Food co-ops are surely as ancient as agriculture and take many forms. In some towns, food co-ops are developing in which members pay a fee to local fruit and vegetable farmers at planting time and then get a cut of the harvest. This spreads out the risk for the farmer and helps the supply of locally grown food match the demand. The cost is likely higher than at the supermarket, just as food from Farmer's Markets typically is higher. For those living on city lots, the most affordable solution is to grow as much fresh produce as possible at home.
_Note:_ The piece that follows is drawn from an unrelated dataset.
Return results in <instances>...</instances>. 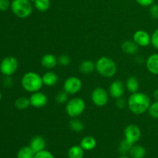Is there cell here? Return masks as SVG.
<instances>
[{"label":"cell","mask_w":158,"mask_h":158,"mask_svg":"<svg viewBox=\"0 0 158 158\" xmlns=\"http://www.w3.org/2000/svg\"><path fill=\"white\" fill-rule=\"evenodd\" d=\"M151 104V98L146 94L140 92L131 94L127 100L129 110L136 115H140L148 111Z\"/></svg>","instance_id":"cell-1"},{"label":"cell","mask_w":158,"mask_h":158,"mask_svg":"<svg viewBox=\"0 0 158 158\" xmlns=\"http://www.w3.org/2000/svg\"><path fill=\"white\" fill-rule=\"evenodd\" d=\"M21 85L25 90L32 94L40 91L43 87V79L36 73L27 72L22 77Z\"/></svg>","instance_id":"cell-2"},{"label":"cell","mask_w":158,"mask_h":158,"mask_svg":"<svg viewBox=\"0 0 158 158\" xmlns=\"http://www.w3.org/2000/svg\"><path fill=\"white\" fill-rule=\"evenodd\" d=\"M96 70L102 77L110 78L116 74L117 66L112 59L106 56L100 57L96 62Z\"/></svg>","instance_id":"cell-3"},{"label":"cell","mask_w":158,"mask_h":158,"mask_svg":"<svg viewBox=\"0 0 158 158\" xmlns=\"http://www.w3.org/2000/svg\"><path fill=\"white\" fill-rule=\"evenodd\" d=\"M10 9L16 17L26 19L32 12V2L30 0H12Z\"/></svg>","instance_id":"cell-4"},{"label":"cell","mask_w":158,"mask_h":158,"mask_svg":"<svg viewBox=\"0 0 158 158\" xmlns=\"http://www.w3.org/2000/svg\"><path fill=\"white\" fill-rule=\"evenodd\" d=\"M86 109V103L80 97H74L67 102L66 106V112L71 118H77L84 112Z\"/></svg>","instance_id":"cell-5"},{"label":"cell","mask_w":158,"mask_h":158,"mask_svg":"<svg viewBox=\"0 0 158 158\" xmlns=\"http://www.w3.org/2000/svg\"><path fill=\"white\" fill-rule=\"evenodd\" d=\"M19 67V62L15 57L6 56L0 62V71L5 76H12Z\"/></svg>","instance_id":"cell-6"},{"label":"cell","mask_w":158,"mask_h":158,"mask_svg":"<svg viewBox=\"0 0 158 158\" xmlns=\"http://www.w3.org/2000/svg\"><path fill=\"white\" fill-rule=\"evenodd\" d=\"M91 100L94 105L101 107L107 103L109 100V94L103 88L97 87L94 89L91 94Z\"/></svg>","instance_id":"cell-7"},{"label":"cell","mask_w":158,"mask_h":158,"mask_svg":"<svg viewBox=\"0 0 158 158\" xmlns=\"http://www.w3.org/2000/svg\"><path fill=\"white\" fill-rule=\"evenodd\" d=\"M82 81L77 77H69L63 83V90L68 94L73 95L80 91L82 88Z\"/></svg>","instance_id":"cell-8"},{"label":"cell","mask_w":158,"mask_h":158,"mask_svg":"<svg viewBox=\"0 0 158 158\" xmlns=\"http://www.w3.org/2000/svg\"><path fill=\"white\" fill-rule=\"evenodd\" d=\"M124 137L126 140L134 144L140 140L141 137V131L137 125L130 124L124 129Z\"/></svg>","instance_id":"cell-9"},{"label":"cell","mask_w":158,"mask_h":158,"mask_svg":"<svg viewBox=\"0 0 158 158\" xmlns=\"http://www.w3.org/2000/svg\"><path fill=\"white\" fill-rule=\"evenodd\" d=\"M30 104L33 107L41 108L46 106L48 103V97L43 93L37 91V92L32 93V95L29 97Z\"/></svg>","instance_id":"cell-10"},{"label":"cell","mask_w":158,"mask_h":158,"mask_svg":"<svg viewBox=\"0 0 158 158\" xmlns=\"http://www.w3.org/2000/svg\"><path fill=\"white\" fill-rule=\"evenodd\" d=\"M133 40L141 47H146L151 43V35L144 30H137L133 36Z\"/></svg>","instance_id":"cell-11"},{"label":"cell","mask_w":158,"mask_h":158,"mask_svg":"<svg viewBox=\"0 0 158 158\" xmlns=\"http://www.w3.org/2000/svg\"><path fill=\"white\" fill-rule=\"evenodd\" d=\"M125 85L120 80H115L109 87V94L114 99H118L123 97L125 92Z\"/></svg>","instance_id":"cell-12"},{"label":"cell","mask_w":158,"mask_h":158,"mask_svg":"<svg viewBox=\"0 0 158 158\" xmlns=\"http://www.w3.org/2000/svg\"><path fill=\"white\" fill-rule=\"evenodd\" d=\"M46 144V140L44 139V137L40 135L34 136L29 142V147L33 150L35 153L40 152L43 150H45Z\"/></svg>","instance_id":"cell-13"},{"label":"cell","mask_w":158,"mask_h":158,"mask_svg":"<svg viewBox=\"0 0 158 158\" xmlns=\"http://www.w3.org/2000/svg\"><path fill=\"white\" fill-rule=\"evenodd\" d=\"M147 69L151 73L158 76V53L151 54L146 61Z\"/></svg>","instance_id":"cell-14"},{"label":"cell","mask_w":158,"mask_h":158,"mask_svg":"<svg viewBox=\"0 0 158 158\" xmlns=\"http://www.w3.org/2000/svg\"><path fill=\"white\" fill-rule=\"evenodd\" d=\"M57 63H58L57 58L52 54H45L41 59V65L46 69H53Z\"/></svg>","instance_id":"cell-15"},{"label":"cell","mask_w":158,"mask_h":158,"mask_svg":"<svg viewBox=\"0 0 158 158\" xmlns=\"http://www.w3.org/2000/svg\"><path fill=\"white\" fill-rule=\"evenodd\" d=\"M122 50L128 55H134L139 50V46L134 40H126L121 46Z\"/></svg>","instance_id":"cell-16"},{"label":"cell","mask_w":158,"mask_h":158,"mask_svg":"<svg viewBox=\"0 0 158 158\" xmlns=\"http://www.w3.org/2000/svg\"><path fill=\"white\" fill-rule=\"evenodd\" d=\"M80 146L84 151H92L97 146V140L91 136H86L81 140Z\"/></svg>","instance_id":"cell-17"},{"label":"cell","mask_w":158,"mask_h":158,"mask_svg":"<svg viewBox=\"0 0 158 158\" xmlns=\"http://www.w3.org/2000/svg\"><path fill=\"white\" fill-rule=\"evenodd\" d=\"M42 79H43V85H46L47 86H53L57 83L59 78L58 76L55 73L49 71V72H46L42 77Z\"/></svg>","instance_id":"cell-18"},{"label":"cell","mask_w":158,"mask_h":158,"mask_svg":"<svg viewBox=\"0 0 158 158\" xmlns=\"http://www.w3.org/2000/svg\"><path fill=\"white\" fill-rule=\"evenodd\" d=\"M126 88L127 90L131 94L138 92V89L140 88V83L137 77H130L127 79L126 81Z\"/></svg>","instance_id":"cell-19"},{"label":"cell","mask_w":158,"mask_h":158,"mask_svg":"<svg viewBox=\"0 0 158 158\" xmlns=\"http://www.w3.org/2000/svg\"><path fill=\"white\" fill-rule=\"evenodd\" d=\"M79 69L82 73L88 75V74L92 73L96 69V63H94L91 60H84L80 63Z\"/></svg>","instance_id":"cell-20"},{"label":"cell","mask_w":158,"mask_h":158,"mask_svg":"<svg viewBox=\"0 0 158 158\" xmlns=\"http://www.w3.org/2000/svg\"><path fill=\"white\" fill-rule=\"evenodd\" d=\"M67 156L69 158H83L84 156V150L80 145H74L69 149Z\"/></svg>","instance_id":"cell-21"},{"label":"cell","mask_w":158,"mask_h":158,"mask_svg":"<svg viewBox=\"0 0 158 158\" xmlns=\"http://www.w3.org/2000/svg\"><path fill=\"white\" fill-rule=\"evenodd\" d=\"M131 158H143L146 156V149L141 145H134L130 151Z\"/></svg>","instance_id":"cell-22"},{"label":"cell","mask_w":158,"mask_h":158,"mask_svg":"<svg viewBox=\"0 0 158 158\" xmlns=\"http://www.w3.org/2000/svg\"><path fill=\"white\" fill-rule=\"evenodd\" d=\"M35 153L29 146L23 147L17 152V158H34Z\"/></svg>","instance_id":"cell-23"},{"label":"cell","mask_w":158,"mask_h":158,"mask_svg":"<svg viewBox=\"0 0 158 158\" xmlns=\"http://www.w3.org/2000/svg\"><path fill=\"white\" fill-rule=\"evenodd\" d=\"M30 100L29 98H27L26 97H20L16 99L15 101V106L18 110H26L30 106Z\"/></svg>","instance_id":"cell-24"},{"label":"cell","mask_w":158,"mask_h":158,"mask_svg":"<svg viewBox=\"0 0 158 158\" xmlns=\"http://www.w3.org/2000/svg\"><path fill=\"white\" fill-rule=\"evenodd\" d=\"M134 145V144L131 143L127 140L124 139V140H121L120 144H119V152L121 155H127V154H130V151H131V148Z\"/></svg>","instance_id":"cell-25"},{"label":"cell","mask_w":158,"mask_h":158,"mask_svg":"<svg viewBox=\"0 0 158 158\" xmlns=\"http://www.w3.org/2000/svg\"><path fill=\"white\" fill-rule=\"evenodd\" d=\"M33 3L35 9L42 12H46L50 7V0H35Z\"/></svg>","instance_id":"cell-26"},{"label":"cell","mask_w":158,"mask_h":158,"mask_svg":"<svg viewBox=\"0 0 158 158\" xmlns=\"http://www.w3.org/2000/svg\"><path fill=\"white\" fill-rule=\"evenodd\" d=\"M69 127L74 132H81L84 130V123L79 119L73 118L69 122Z\"/></svg>","instance_id":"cell-27"},{"label":"cell","mask_w":158,"mask_h":158,"mask_svg":"<svg viewBox=\"0 0 158 158\" xmlns=\"http://www.w3.org/2000/svg\"><path fill=\"white\" fill-rule=\"evenodd\" d=\"M150 116L154 119H158V100L152 103L148 109Z\"/></svg>","instance_id":"cell-28"},{"label":"cell","mask_w":158,"mask_h":158,"mask_svg":"<svg viewBox=\"0 0 158 158\" xmlns=\"http://www.w3.org/2000/svg\"><path fill=\"white\" fill-rule=\"evenodd\" d=\"M68 100V94L66 92L63 91H60L56 96V101L59 104H63L66 103Z\"/></svg>","instance_id":"cell-29"},{"label":"cell","mask_w":158,"mask_h":158,"mask_svg":"<svg viewBox=\"0 0 158 158\" xmlns=\"http://www.w3.org/2000/svg\"><path fill=\"white\" fill-rule=\"evenodd\" d=\"M57 61H58V64H60V66H67L70 64L71 59L68 55L63 54V55H61L57 58Z\"/></svg>","instance_id":"cell-30"},{"label":"cell","mask_w":158,"mask_h":158,"mask_svg":"<svg viewBox=\"0 0 158 158\" xmlns=\"http://www.w3.org/2000/svg\"><path fill=\"white\" fill-rule=\"evenodd\" d=\"M34 158H55L54 156L52 155V153L49 151H46V150H43V151H40V152L35 153V157Z\"/></svg>","instance_id":"cell-31"},{"label":"cell","mask_w":158,"mask_h":158,"mask_svg":"<svg viewBox=\"0 0 158 158\" xmlns=\"http://www.w3.org/2000/svg\"><path fill=\"white\" fill-rule=\"evenodd\" d=\"M150 15L154 19H158V4H153L150 8Z\"/></svg>","instance_id":"cell-32"},{"label":"cell","mask_w":158,"mask_h":158,"mask_svg":"<svg viewBox=\"0 0 158 158\" xmlns=\"http://www.w3.org/2000/svg\"><path fill=\"white\" fill-rule=\"evenodd\" d=\"M151 45L155 48L156 49H158V28L155 29L153 34L151 35Z\"/></svg>","instance_id":"cell-33"},{"label":"cell","mask_w":158,"mask_h":158,"mask_svg":"<svg viewBox=\"0 0 158 158\" xmlns=\"http://www.w3.org/2000/svg\"><path fill=\"white\" fill-rule=\"evenodd\" d=\"M115 105L118 109L122 110V109H124V108L126 107L127 105V102L123 98L120 97V98L116 99Z\"/></svg>","instance_id":"cell-34"},{"label":"cell","mask_w":158,"mask_h":158,"mask_svg":"<svg viewBox=\"0 0 158 158\" xmlns=\"http://www.w3.org/2000/svg\"><path fill=\"white\" fill-rule=\"evenodd\" d=\"M11 7V2L9 0H0V11L5 12Z\"/></svg>","instance_id":"cell-35"},{"label":"cell","mask_w":158,"mask_h":158,"mask_svg":"<svg viewBox=\"0 0 158 158\" xmlns=\"http://www.w3.org/2000/svg\"><path fill=\"white\" fill-rule=\"evenodd\" d=\"M136 2L140 6H143V7H148V6H151V5L154 4V0H136Z\"/></svg>","instance_id":"cell-36"},{"label":"cell","mask_w":158,"mask_h":158,"mask_svg":"<svg viewBox=\"0 0 158 158\" xmlns=\"http://www.w3.org/2000/svg\"><path fill=\"white\" fill-rule=\"evenodd\" d=\"M2 83L4 86H6V87H11L13 85V80H12L10 76H7V77H5Z\"/></svg>","instance_id":"cell-37"},{"label":"cell","mask_w":158,"mask_h":158,"mask_svg":"<svg viewBox=\"0 0 158 158\" xmlns=\"http://www.w3.org/2000/svg\"><path fill=\"white\" fill-rule=\"evenodd\" d=\"M153 97L155 99V100H158V89H155L153 93Z\"/></svg>","instance_id":"cell-38"},{"label":"cell","mask_w":158,"mask_h":158,"mask_svg":"<svg viewBox=\"0 0 158 158\" xmlns=\"http://www.w3.org/2000/svg\"><path fill=\"white\" fill-rule=\"evenodd\" d=\"M118 158H130V157H127V155H121L120 157H119Z\"/></svg>","instance_id":"cell-39"},{"label":"cell","mask_w":158,"mask_h":158,"mask_svg":"<svg viewBox=\"0 0 158 158\" xmlns=\"http://www.w3.org/2000/svg\"><path fill=\"white\" fill-rule=\"evenodd\" d=\"M1 100H2V93L1 91H0V102H1Z\"/></svg>","instance_id":"cell-40"},{"label":"cell","mask_w":158,"mask_h":158,"mask_svg":"<svg viewBox=\"0 0 158 158\" xmlns=\"http://www.w3.org/2000/svg\"><path fill=\"white\" fill-rule=\"evenodd\" d=\"M0 62H1V61H0Z\"/></svg>","instance_id":"cell-41"}]
</instances>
Home gardens have never lost their popularity as a hobby, and now they are once again economical and "green" as well.
Which brings us back to the tomato plant growing by the side of the house on a small city lot.
The change that an astute gardener can bring about for his or her clients is remarkable, in particular for the seniors who have always enjoyed eating from their gardens, but who can no longer do the work that edibles typically require. What if we want to take the idea beyond a few plants?
Permaculture
An Australian named Bill Mollison coined the term permaculture in the early 1980s. Permaculture is first an ethic of the relationship people have with one another and with the earth, and the idea has spread around the globe. At www.midwestpermaculture.com, the mission is expressed as "Redesigning Our Lives, as if Caring for the Planet Mattered."
As for the more technical side of permaculture, Bill Mollison describes it this way: "wastes become resources, productivity and yields increase, work is minimized, and the environment is restored." That still doesn't tell you what the body of knowledge and experience that constitutes permaculture is, but it sums up some key elements.
Unlike forms of gardening that may or may not be organic (do not use industrially manufactured fertilizers, pesticides, growth hormones, antibiotics, or any artificial additives), permaculture is organic gardening that is integrated with environmentally sensitive landscaping, home construction, and economic sustainability. Permaculture is not just a method of gardening, it is a way of living in harmony with nature. The statement that work is minimized with permaculture is not a hollow claim to gain adherents. Work by people is minimized when nature is understood and utilized rather than ignored or spoiled.
Permaculture examples often include animals. For instance, ducks allowed to roam in a garden may eat harmful insects while adding fertilizer to the soil. Water from fish ponds may be used to grow lettuce in a greenhouse. You get the idea of wastes becoming resources.
Supporting permaculture around the globe are websites, demonstration sites, and teaching teams. A typical course in permaculture lasts a week, after which the student can begin to design gardens using permaculture principles. Some students succeed so well, their projects become new demonstration sites, people visit and are impressed by the results, and even more people want to learn this for themselves. The Permaculture Institute in Australia has an interesting website at www.permaculture.org.au.
If you check into local resources and groups, you may find permaculture gardens and other examples of sustainable farming and urban gardening to visit and to try out. There is a lot more happening out there than you think! No matter how much or how little you are physically able to do in a garden, there is a way for you to participate and to enjoy growing food.